A falta de estaciones del año, borradas por el cambio climático, la cartelera sigue siendo un calendario fiable que nos indica el estado del tiempo. Llegado septiembre ya no hay rastros de franquicias, escenas post-créditos, ni CGI. Aparecen los estrenos ambiciosos, los que aspiran a premios, los que generan debate. Ejemplo de ello son dos películas para ver y llevarnos de tarea a casa.
Midsommar: el terror no espera la noche
Con la dosis de perturbación que Ari Aster nos dio en su primera película, Hereditary, el director se autoimpuso tremendo reto para superar su siguiente entrega. En Midsommar, una pareja de novios al borde de la separación es sacudida por un evento inesperado: la familia de ella muere en circunstancias trágicas. No es el momento para terminar la relación. Lo que la pareja decide es acompañar a un grupo de amigos de él en un viaje a Suecia. El plan es participar en una festividad que se celebra cada noventa años en una remota aldea. Lo que comienza como una terapia ideal para el duelo (con días soleados, naturaleza, gente amistosa) va mutando en pesadilla conforme los motivos de esta celebración son revelados. Para las visitas, será demasiado tarde para arrepentirse. Mujer, pérdida, pareja, separación, rito. Exactamente los mismos elementos de Hereditary son reconfigurados por Aster bajo otro concepto visual: mientras que Hereditary dependía de la noche y la oscuridad para consumarse narrativamente, Midsommar se vale de la luz del día y la paleta cromática de la naturaleza para crear terror a la vista de todos. La propuesta es interesante. Más interesante es que la historia no entrega respuestas claras, invitándonos a interpretar cómo el viaje es catalizador en la relación de la pareja, así como quién de ellos dos juega en realidad el rol del villano. Dicho de otra forma: Midsommar es buena por lo que no muestra y no cuenta.

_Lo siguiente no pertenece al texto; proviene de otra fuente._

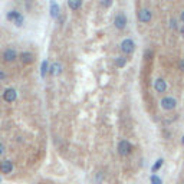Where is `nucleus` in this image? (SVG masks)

El problema es que lo que sí muestra y cuenta es repetitivo. Sus secuencias ceremoniales y atmósfera mística son efectivas hasta cierto punto. Luego cansan, llevándonos a un desenlace que tarda más de media hora en llegar.
Ad Astra: hacia las estrellas
El honor de ser la película de ciencia ficción más audaz del año ya se lo quedó Claire Denis con High Life. La mención honorífica puede ir para Ad Astra, de James Gray. Brad Pitt interpreta a un astronauta excepcional cuyos signos vitales no se ven alterados durante misiones peligrosas en el espacio. Esto lo vuelve candidato ideal para una misión que implica viajar a los límites del sistema solar en busca de otro astronauta desaparecido que lideraba una misión altamente confidencial. Lo que lo vuelve el candidato perfecto es que el astronauta desaparecido es su padre. El gobierno sospecha que, en lugar de haber fallecido en la misión, lo que hizo fue sabotearla y romper comunicación con la Tierra. La única forma de averiguarlo es apelar a sus emociones mandando a su hijo a darle un mensaje. Lo que el gobierno desconoce es que padre e hijo tienen un pasado complicado. A lo largo de seis películas previas, James Gray se estableció como un director que pondera la introspección más que la acción. Historias simples, enfocadas en relaciones familiares o amorosas marcadas por la melancolía. Temáticamente, Ad Astra también tiene esas preocupaciones, pero además, Gray sorprende con un lado imaginativo no visto. En su primera incursión en un género específico, la ciencia ficción, nos da la primera película que describe un futuro con viajes comerciales al espacio, y una Luna que está en disputa territorial entre gobierno y piratas. Estas secuencias son de lo mejor de la cinta, en tanto que la otra carga de impacto corresponde a Brad Pitt, interpretando a un hombre obligado a repensar la relación que tuvo con su esposa y su padre. Ad Astra es un perfecto ejemplo de un cine que entretiene y hace pensar.